→ WHAT NEEDS TO BE DONE: With pictures left out, set down every record word for word.

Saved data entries

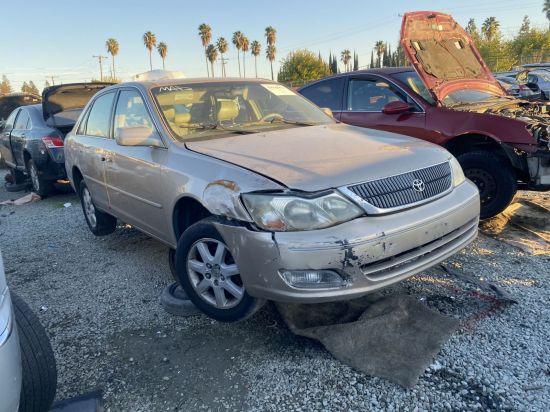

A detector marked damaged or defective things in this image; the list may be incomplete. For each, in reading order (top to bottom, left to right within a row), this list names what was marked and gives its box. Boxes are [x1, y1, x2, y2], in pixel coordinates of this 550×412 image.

damaged front bumper [216, 180, 484, 302]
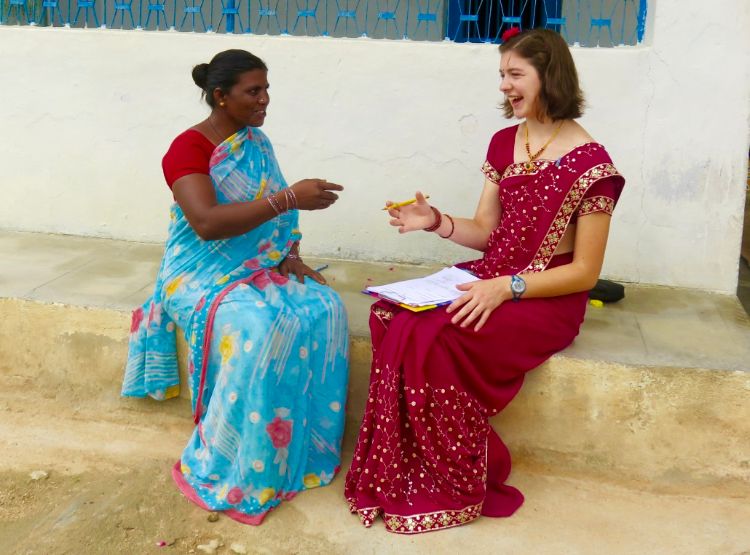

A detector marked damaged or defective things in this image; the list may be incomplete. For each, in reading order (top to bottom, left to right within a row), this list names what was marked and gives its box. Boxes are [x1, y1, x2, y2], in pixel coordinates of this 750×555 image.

chipped wall paint [0, 0, 748, 294]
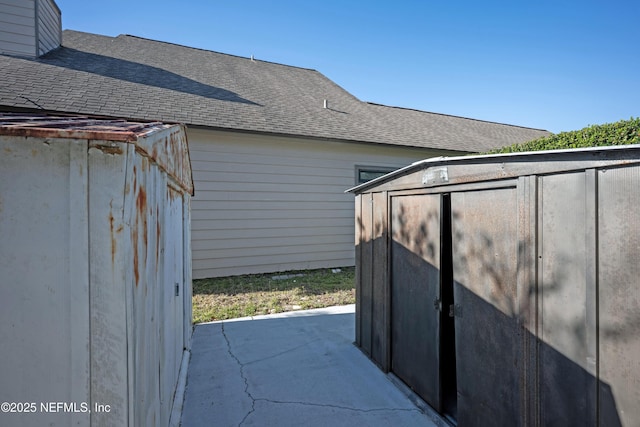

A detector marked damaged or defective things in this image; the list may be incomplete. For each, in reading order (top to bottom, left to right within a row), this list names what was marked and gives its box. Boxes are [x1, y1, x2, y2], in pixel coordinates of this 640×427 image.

rusty metal shed [1, 113, 194, 427]
cracked concrete [180, 306, 444, 426]
rusty metal shed [350, 145, 640, 426]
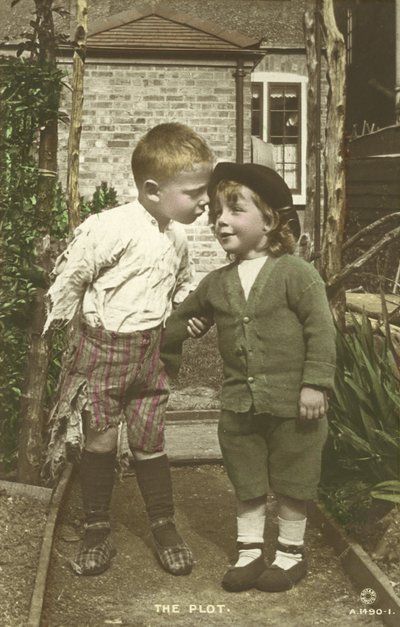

→ TASK RESULT:
A detector marked damaged or defective things in this image; the list may be incomplete. For each, in reading order (top to bottom, left to right within a row), this list names what was marked and gives its box. Boxes are [x1, y1, x2, y2], in pixel coordinates of this 550×412 image.

damaged front bumper [216, 180, 484, 302]

A detector marked damaged or defective things in this image; the list may be incomplete. For each, in reading order (top to bottom, left to right within a row), this list names what was marked and gives its box. Boxes are [x1, y1, x2, y2], in pixel coordinates of this 750×555 image.

chipped wall paint [0, 0, 748, 294]

A detector marked damaged or defective things in this image; the list may be incomplete. For each, in reading order (top to bottom, left to right within a row), this list names what was marked and gives its box. Boxes are [x1, y1, x2, y2], in pixel coordinates of this 640×427 image.

rusty metal shed [1, 113, 194, 427]
cracked concrete [180, 306, 444, 426]
rusty metal shed [350, 145, 640, 426]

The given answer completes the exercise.